Students responded to one of the following nine principles.
1. Education must be understood as producing not only knowledge but also political subjects.
2. Ethics must be seen as a central concern of critical pedagogy.
3. Critical pedagogy needs to focus on the issue of difference in an ethically challenging and politically transformative way.
4. Critical pedagogy needs a language that allows for competing solidarities and political vocabularies that do not reduce the issues of power, justice, struggle, and inequality to a single script, a master narrative that suppresses the contingent, historical and the everyday as a serious object of study. This suggests that curriculum knowledge not be treated as a sacred text but developed as part of an ongoing engagement with a variety of narratives and traditions that can be re-read and re-formulated in politically different terms.

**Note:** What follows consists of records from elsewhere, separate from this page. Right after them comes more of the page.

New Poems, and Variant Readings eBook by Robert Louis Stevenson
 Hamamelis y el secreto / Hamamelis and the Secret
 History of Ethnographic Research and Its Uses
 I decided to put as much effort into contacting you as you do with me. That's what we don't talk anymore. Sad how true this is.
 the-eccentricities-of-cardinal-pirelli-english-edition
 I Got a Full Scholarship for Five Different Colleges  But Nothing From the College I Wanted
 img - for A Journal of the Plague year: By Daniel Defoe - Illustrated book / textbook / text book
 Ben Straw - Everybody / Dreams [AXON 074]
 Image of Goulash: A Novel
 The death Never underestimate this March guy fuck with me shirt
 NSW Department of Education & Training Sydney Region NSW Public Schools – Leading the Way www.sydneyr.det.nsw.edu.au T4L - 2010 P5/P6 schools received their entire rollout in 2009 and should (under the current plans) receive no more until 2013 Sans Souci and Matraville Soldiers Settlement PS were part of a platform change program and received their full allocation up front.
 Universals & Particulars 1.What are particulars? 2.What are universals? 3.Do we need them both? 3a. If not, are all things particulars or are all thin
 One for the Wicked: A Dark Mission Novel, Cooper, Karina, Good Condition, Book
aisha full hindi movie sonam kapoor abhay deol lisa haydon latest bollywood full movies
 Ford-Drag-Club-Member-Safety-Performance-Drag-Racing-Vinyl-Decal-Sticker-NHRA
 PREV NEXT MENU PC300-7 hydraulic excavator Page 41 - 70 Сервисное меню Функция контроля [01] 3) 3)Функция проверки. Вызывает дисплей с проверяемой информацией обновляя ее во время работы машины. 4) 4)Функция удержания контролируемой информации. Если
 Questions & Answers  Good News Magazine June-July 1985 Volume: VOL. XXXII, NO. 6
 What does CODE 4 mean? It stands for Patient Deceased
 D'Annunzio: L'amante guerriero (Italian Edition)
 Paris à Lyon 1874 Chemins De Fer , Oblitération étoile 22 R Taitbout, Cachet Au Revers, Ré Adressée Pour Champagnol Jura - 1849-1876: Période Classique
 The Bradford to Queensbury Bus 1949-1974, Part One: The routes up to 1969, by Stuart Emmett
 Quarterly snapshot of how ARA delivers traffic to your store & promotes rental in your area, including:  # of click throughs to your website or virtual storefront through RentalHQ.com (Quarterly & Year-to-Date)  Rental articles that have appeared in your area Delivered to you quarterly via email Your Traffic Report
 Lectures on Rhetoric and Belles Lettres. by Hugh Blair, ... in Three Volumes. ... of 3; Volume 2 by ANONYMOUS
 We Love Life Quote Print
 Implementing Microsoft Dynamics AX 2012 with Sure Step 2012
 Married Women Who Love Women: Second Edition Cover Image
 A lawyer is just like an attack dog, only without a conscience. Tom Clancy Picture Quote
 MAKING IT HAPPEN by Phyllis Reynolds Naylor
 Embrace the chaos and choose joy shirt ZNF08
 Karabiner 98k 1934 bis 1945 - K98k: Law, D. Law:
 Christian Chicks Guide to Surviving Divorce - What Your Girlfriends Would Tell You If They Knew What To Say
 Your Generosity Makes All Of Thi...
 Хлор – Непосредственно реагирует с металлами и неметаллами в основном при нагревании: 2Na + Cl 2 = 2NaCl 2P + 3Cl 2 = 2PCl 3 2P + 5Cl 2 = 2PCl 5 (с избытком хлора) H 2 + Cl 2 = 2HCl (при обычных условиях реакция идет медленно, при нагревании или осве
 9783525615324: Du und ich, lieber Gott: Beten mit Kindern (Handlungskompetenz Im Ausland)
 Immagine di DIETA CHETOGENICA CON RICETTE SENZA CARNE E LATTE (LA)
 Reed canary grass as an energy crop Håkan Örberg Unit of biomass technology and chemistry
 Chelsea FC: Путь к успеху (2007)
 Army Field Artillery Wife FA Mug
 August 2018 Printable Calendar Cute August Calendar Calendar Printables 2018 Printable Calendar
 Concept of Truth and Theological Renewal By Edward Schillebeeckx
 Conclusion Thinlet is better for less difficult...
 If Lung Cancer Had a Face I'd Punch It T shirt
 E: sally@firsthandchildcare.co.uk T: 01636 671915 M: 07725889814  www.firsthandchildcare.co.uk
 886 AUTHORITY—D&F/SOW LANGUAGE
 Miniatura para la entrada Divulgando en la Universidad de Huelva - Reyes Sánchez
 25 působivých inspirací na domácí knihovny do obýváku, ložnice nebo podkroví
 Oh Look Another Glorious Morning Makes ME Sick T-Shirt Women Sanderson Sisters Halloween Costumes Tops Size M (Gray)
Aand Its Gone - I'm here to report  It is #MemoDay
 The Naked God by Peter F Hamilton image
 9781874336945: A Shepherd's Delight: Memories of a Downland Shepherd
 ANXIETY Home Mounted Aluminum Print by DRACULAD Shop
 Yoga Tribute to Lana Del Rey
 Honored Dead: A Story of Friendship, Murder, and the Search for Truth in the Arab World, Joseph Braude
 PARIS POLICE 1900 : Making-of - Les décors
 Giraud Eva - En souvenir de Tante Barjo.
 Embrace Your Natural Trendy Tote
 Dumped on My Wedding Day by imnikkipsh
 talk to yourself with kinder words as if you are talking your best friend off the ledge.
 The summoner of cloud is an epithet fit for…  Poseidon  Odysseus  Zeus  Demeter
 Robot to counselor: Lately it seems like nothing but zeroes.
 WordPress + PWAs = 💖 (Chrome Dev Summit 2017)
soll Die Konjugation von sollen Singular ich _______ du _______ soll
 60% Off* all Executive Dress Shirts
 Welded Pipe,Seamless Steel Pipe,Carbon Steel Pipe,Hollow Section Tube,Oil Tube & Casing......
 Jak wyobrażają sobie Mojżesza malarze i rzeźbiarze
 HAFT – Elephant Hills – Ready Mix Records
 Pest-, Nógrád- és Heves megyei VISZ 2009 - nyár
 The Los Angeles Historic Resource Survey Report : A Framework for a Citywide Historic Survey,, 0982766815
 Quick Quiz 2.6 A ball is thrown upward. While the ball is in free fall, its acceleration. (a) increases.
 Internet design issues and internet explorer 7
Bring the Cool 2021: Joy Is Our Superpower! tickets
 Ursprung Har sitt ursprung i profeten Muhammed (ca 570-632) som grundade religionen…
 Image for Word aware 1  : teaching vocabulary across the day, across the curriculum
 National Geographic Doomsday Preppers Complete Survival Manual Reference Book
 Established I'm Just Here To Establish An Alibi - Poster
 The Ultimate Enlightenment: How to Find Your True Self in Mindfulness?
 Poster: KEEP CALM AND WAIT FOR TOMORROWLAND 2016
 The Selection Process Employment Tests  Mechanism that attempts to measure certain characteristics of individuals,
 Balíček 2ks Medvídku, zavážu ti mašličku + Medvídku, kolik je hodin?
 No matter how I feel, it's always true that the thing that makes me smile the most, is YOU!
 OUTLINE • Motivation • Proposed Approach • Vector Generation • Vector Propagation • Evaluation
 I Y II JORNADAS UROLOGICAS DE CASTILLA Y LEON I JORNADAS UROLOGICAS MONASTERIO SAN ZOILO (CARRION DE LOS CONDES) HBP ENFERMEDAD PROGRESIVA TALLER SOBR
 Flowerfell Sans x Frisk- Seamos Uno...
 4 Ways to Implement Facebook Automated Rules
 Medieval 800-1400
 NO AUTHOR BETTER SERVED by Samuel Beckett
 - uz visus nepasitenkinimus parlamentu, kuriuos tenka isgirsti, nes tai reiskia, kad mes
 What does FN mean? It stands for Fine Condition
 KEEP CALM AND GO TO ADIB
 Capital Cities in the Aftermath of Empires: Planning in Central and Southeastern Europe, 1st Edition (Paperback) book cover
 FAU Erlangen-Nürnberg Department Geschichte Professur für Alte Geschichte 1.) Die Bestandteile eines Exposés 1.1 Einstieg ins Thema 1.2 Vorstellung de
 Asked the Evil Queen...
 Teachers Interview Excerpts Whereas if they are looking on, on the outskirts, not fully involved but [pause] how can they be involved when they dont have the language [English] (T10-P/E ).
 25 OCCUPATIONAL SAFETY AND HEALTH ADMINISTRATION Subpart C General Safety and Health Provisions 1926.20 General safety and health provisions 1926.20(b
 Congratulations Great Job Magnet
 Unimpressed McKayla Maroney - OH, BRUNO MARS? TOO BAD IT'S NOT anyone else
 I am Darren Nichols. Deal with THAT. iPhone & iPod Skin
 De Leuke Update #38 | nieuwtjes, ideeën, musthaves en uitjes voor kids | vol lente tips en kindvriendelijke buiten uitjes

5. Critical pedagogy needs to create new forms of knowledge through its emphasis on breaking down disciplinary boundaries and creating new spaces where knowledge can be produced.
6. The Enlightenment notion of reason needs to be reformulated within a critical pedagogy. . .Reason implicates and is implicated in the intersection of power, knowledge, and politics.
7. Critical pedagogy needs to regain a sense of alternatives by combining a language of critique and possibility. Postmodern feminism exemplifies this in both its critique of patriarchy and its search to construct new forms of identity and social relations.
8. Critical pedagogy needs to develop a theory of teachers as transformative intellectuals who occupy specifiable political and social locations. . .Critical pedagogy would represent itself as the active construction rather than transmission of particular ways of life.
9. Central to the notion of critical pedagogy is a politics of voice that combines a postmodern notion of difference with a feminist emphasis on the primacy of the political.